- [ASSIGNMENT]
Read the records beneath this task and copy every line that contains the string "Stock".

- [Source data]
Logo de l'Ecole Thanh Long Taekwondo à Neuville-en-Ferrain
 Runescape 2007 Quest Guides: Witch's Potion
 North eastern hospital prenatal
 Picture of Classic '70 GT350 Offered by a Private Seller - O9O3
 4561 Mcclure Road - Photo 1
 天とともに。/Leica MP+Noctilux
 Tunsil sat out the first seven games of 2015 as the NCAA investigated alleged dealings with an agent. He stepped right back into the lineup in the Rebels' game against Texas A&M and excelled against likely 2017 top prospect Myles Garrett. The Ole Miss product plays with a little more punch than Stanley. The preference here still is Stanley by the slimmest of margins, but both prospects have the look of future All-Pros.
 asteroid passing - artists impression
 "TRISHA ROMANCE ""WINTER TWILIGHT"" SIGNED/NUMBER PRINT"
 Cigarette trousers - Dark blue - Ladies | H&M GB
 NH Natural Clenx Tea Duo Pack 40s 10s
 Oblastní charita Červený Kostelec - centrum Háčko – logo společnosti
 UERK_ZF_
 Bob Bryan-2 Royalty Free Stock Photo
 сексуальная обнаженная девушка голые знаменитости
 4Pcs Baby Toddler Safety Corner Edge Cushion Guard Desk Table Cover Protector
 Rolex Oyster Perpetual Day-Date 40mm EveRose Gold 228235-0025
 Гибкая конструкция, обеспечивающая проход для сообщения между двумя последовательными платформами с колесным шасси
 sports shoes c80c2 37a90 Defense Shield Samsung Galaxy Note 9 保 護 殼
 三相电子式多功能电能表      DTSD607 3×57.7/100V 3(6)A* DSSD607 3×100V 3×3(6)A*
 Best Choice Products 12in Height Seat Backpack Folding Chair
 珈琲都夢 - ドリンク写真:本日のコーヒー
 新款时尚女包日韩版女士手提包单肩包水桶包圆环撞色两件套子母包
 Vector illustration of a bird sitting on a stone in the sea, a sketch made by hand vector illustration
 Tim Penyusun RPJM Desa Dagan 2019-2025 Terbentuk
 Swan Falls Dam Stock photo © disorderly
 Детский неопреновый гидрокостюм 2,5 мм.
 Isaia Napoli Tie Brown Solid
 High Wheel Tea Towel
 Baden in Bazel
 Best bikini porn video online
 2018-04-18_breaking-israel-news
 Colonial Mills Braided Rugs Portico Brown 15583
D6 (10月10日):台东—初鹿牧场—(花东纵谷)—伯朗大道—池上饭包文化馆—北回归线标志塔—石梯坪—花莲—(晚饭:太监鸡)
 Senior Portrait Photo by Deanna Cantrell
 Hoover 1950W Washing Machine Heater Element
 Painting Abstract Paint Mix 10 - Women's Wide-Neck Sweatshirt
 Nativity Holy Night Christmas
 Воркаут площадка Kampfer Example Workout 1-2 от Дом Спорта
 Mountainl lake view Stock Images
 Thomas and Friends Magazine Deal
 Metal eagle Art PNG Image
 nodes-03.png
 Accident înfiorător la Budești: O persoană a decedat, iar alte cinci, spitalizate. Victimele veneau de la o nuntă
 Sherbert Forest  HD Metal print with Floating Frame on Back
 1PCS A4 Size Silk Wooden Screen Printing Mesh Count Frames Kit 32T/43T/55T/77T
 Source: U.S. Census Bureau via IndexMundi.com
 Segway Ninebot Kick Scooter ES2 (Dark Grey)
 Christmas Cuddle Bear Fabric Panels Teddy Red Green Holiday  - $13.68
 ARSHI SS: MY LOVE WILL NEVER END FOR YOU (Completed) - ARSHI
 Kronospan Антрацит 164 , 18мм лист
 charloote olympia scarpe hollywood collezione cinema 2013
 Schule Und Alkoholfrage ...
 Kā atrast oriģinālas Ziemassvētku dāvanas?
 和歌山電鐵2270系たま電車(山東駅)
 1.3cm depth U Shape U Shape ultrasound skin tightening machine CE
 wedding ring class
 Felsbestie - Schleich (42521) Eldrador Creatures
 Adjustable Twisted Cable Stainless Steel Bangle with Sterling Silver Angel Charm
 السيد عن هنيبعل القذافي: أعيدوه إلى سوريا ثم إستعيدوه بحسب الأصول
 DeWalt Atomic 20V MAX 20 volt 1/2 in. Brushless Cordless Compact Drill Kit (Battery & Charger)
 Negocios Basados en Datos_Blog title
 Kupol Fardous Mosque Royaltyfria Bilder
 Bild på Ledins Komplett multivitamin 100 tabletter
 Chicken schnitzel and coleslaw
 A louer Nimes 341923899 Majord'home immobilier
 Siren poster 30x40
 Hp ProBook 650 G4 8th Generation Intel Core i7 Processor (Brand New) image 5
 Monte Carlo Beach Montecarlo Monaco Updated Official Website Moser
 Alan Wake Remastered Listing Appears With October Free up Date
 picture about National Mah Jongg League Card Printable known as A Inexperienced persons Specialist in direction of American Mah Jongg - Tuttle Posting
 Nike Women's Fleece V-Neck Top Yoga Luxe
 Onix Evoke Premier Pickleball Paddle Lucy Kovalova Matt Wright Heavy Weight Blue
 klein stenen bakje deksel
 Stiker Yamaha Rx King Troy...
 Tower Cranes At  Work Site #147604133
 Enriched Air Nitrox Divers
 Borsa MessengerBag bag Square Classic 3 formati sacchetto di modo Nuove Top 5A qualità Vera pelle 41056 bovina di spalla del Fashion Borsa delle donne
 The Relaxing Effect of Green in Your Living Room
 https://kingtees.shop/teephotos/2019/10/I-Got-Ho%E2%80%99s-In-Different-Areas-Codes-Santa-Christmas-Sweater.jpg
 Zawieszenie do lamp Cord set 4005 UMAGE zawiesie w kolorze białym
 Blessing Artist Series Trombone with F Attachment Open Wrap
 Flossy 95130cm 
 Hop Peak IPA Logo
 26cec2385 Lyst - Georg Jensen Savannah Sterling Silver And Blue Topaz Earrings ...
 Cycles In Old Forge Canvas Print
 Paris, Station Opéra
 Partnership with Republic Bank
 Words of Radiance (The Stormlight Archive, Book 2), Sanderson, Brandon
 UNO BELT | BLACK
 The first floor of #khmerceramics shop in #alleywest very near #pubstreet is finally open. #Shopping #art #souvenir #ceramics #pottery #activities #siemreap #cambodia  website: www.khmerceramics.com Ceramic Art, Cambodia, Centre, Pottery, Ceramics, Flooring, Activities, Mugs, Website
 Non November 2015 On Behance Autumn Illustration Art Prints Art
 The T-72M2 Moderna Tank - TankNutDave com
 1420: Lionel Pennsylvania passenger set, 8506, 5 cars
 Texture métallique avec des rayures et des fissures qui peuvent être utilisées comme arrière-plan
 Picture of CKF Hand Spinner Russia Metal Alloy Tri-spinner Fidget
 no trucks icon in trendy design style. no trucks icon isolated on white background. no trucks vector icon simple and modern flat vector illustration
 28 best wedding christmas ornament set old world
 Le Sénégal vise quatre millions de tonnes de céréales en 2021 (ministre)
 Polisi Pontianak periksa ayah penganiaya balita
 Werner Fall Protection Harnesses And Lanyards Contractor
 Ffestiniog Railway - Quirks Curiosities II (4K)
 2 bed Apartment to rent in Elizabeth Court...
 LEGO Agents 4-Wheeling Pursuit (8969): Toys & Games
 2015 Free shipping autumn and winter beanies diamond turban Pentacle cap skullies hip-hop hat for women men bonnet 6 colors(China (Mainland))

- [FINAL ANSWER]
 Bob Bryan-2 Royalty Free Stock Photo
 Swan Falls Dam Stock photo © disorderly
 Mountainl lake view Stock Images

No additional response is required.